What needs to be done ▸
Only the lines from the one containing "Which from among" through the end of the data below should be copied, each exactly as written and with both ends kept.

Excerpts of spatial question data
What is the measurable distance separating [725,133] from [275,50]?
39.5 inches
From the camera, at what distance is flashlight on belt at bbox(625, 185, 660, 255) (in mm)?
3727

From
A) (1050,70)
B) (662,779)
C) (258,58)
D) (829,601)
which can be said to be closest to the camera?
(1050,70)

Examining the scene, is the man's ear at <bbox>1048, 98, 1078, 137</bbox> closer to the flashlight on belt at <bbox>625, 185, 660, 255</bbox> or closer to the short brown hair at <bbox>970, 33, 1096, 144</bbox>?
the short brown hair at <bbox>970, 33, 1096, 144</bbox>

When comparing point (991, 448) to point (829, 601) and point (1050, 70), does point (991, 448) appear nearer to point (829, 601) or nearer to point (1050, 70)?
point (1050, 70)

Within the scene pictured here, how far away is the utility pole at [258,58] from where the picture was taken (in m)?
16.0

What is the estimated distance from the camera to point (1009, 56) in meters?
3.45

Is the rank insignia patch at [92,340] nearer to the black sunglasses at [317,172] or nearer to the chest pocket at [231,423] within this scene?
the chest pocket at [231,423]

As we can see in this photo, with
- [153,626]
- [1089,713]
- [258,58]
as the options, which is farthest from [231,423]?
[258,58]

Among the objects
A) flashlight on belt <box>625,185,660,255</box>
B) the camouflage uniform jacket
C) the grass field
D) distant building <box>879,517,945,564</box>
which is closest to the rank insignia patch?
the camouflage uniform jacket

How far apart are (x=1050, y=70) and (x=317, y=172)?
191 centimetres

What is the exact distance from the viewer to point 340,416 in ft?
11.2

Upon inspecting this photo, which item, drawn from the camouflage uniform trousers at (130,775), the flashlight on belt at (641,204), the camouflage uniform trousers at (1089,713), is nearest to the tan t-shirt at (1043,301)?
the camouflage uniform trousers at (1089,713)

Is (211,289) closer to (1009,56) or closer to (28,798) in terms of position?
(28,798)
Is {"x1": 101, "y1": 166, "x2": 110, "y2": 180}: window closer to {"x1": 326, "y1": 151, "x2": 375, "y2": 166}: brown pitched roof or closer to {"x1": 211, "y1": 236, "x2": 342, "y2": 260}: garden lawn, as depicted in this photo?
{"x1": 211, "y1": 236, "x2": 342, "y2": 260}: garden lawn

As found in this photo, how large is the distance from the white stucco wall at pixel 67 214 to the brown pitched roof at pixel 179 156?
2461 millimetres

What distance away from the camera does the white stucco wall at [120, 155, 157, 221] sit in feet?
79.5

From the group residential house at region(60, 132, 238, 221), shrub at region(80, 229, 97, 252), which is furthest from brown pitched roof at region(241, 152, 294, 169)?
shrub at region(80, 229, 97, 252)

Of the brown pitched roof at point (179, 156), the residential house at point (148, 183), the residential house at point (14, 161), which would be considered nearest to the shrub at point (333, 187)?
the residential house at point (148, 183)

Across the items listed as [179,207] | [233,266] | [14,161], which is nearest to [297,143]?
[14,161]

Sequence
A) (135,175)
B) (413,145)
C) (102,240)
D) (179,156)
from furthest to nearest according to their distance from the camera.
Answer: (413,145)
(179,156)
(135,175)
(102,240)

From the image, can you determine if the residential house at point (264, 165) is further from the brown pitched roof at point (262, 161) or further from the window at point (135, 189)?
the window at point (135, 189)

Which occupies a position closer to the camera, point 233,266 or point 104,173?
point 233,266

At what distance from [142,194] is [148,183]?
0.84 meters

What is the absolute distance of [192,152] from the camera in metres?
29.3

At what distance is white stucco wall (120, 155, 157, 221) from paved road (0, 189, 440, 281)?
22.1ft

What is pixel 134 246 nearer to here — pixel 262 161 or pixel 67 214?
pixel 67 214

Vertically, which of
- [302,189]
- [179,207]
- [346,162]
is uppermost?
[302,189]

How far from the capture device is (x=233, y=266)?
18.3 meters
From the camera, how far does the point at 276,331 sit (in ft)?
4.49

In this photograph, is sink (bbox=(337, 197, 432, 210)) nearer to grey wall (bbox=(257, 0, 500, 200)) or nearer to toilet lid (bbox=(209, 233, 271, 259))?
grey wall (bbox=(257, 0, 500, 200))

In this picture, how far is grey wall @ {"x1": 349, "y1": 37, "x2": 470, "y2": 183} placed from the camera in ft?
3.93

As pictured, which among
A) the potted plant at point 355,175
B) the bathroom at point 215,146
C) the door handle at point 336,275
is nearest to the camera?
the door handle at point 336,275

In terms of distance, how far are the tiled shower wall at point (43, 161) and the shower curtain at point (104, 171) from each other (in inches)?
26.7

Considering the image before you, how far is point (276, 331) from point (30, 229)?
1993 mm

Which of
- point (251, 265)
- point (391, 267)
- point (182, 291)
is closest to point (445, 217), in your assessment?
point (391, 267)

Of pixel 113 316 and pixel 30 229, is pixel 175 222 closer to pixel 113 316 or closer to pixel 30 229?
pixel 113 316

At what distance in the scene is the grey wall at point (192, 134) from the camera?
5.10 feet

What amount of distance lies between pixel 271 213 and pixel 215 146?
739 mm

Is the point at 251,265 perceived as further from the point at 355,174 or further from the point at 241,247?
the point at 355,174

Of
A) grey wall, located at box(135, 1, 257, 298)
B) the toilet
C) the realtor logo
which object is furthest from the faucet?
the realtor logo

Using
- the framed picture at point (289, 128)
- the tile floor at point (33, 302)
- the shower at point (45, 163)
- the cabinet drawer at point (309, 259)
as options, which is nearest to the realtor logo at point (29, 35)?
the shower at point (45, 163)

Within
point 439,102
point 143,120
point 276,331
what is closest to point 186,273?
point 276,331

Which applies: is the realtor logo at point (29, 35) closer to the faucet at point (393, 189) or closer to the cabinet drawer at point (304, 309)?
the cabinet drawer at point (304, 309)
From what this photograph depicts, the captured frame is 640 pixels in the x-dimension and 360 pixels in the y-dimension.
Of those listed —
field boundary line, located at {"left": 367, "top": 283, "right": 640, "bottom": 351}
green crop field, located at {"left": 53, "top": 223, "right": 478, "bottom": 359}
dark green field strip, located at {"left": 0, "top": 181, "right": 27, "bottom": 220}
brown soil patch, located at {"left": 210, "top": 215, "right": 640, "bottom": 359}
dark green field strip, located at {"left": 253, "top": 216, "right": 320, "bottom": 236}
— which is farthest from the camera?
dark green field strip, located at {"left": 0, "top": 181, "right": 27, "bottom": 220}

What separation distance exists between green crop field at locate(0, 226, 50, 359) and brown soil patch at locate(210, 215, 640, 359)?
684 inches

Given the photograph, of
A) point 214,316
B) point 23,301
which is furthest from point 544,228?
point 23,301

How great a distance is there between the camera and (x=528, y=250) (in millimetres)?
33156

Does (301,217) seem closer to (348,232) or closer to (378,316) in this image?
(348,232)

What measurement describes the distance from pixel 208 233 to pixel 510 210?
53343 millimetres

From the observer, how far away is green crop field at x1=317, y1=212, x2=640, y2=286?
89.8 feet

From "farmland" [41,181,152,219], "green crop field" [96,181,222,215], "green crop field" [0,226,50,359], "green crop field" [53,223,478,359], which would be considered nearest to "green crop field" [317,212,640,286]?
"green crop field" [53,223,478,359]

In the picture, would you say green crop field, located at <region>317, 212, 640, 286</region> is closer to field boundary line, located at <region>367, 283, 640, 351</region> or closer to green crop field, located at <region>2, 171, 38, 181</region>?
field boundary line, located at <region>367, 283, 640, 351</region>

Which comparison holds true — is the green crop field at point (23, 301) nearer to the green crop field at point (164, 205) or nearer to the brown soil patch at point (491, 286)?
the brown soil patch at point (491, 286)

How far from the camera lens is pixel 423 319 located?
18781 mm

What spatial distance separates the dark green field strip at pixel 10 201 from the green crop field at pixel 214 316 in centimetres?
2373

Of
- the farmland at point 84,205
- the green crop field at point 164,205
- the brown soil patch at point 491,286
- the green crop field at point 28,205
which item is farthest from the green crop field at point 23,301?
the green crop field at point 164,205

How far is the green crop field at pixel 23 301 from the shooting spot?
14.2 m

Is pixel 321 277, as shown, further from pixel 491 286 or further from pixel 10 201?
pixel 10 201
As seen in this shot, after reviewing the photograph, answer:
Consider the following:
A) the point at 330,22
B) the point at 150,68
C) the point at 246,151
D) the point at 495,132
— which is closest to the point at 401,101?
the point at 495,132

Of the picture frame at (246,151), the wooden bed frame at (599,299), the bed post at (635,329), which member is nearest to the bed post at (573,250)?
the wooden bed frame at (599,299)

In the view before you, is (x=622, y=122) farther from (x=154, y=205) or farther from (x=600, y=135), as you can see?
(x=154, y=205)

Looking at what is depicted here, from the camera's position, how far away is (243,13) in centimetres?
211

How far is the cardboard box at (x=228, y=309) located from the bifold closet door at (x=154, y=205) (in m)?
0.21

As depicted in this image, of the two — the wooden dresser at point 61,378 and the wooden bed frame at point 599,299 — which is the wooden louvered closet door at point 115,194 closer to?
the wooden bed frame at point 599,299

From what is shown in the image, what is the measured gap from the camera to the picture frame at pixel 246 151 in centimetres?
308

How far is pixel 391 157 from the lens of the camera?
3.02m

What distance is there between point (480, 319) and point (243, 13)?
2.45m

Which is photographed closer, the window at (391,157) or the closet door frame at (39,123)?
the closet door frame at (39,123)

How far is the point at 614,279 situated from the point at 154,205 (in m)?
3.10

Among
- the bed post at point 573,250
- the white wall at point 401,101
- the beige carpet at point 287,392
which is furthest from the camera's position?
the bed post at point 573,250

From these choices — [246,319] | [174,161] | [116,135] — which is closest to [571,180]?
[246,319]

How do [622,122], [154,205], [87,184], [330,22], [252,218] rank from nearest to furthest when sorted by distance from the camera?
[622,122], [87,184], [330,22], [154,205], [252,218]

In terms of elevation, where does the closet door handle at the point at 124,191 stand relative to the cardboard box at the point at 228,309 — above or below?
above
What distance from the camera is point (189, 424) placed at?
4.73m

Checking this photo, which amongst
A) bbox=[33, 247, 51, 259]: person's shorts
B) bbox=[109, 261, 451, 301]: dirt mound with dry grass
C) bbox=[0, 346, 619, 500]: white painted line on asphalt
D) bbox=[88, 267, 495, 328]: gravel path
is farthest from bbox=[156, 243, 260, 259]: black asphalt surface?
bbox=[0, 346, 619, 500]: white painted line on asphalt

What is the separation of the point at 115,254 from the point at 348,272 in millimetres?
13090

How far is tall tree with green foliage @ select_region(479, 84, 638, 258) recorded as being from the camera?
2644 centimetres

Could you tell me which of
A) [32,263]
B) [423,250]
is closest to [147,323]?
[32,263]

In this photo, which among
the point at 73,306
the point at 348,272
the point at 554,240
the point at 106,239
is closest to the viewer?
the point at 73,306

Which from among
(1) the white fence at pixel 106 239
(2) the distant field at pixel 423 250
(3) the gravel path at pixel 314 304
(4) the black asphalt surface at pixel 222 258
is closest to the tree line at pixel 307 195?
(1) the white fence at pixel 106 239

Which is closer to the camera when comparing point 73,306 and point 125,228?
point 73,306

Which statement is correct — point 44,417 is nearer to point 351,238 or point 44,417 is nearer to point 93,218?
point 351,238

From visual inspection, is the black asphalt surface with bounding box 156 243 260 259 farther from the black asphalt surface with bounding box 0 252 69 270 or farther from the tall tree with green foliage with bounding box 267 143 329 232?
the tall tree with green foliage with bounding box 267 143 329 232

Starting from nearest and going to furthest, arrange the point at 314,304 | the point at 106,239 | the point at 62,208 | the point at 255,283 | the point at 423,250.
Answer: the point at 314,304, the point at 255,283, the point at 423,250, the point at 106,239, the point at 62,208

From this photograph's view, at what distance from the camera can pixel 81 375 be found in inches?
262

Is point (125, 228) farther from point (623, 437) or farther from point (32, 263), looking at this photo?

The answer ▸
Which from among
(1) the white fence at pixel 106 239
(2) the distant field at pixel 423 250
(3) the gravel path at pixel 314 304
(4) the black asphalt surface at pixel 222 258
is closest to the tree line at pixel 307 195?
(1) the white fence at pixel 106 239

Which is closer to the camera when comparing point 73,306 and point 125,228?
point 73,306

Which statement is correct — point 44,417 is nearer to point 351,238 or point 44,417 is nearer to point 93,218?
point 351,238

From visual inspection, is the black asphalt surface with bounding box 156 243 260 259 farther from the black asphalt surface with bounding box 0 252 69 270 or farther from the tall tree with green foliage with bounding box 267 143 329 232?
the tall tree with green foliage with bounding box 267 143 329 232

Starting from nearest and going to furthest, arrange the point at 314,304 | the point at 106,239 | the point at 62,208 | the point at 255,283 | the point at 423,250.
Answer: the point at 314,304, the point at 255,283, the point at 423,250, the point at 106,239, the point at 62,208

From this photograph's view, at what distance from the camera can pixel 81 375 be found in inches?
262

Is point (125, 228) farther from point (623, 437) or farther from point (32, 263), looking at this photo?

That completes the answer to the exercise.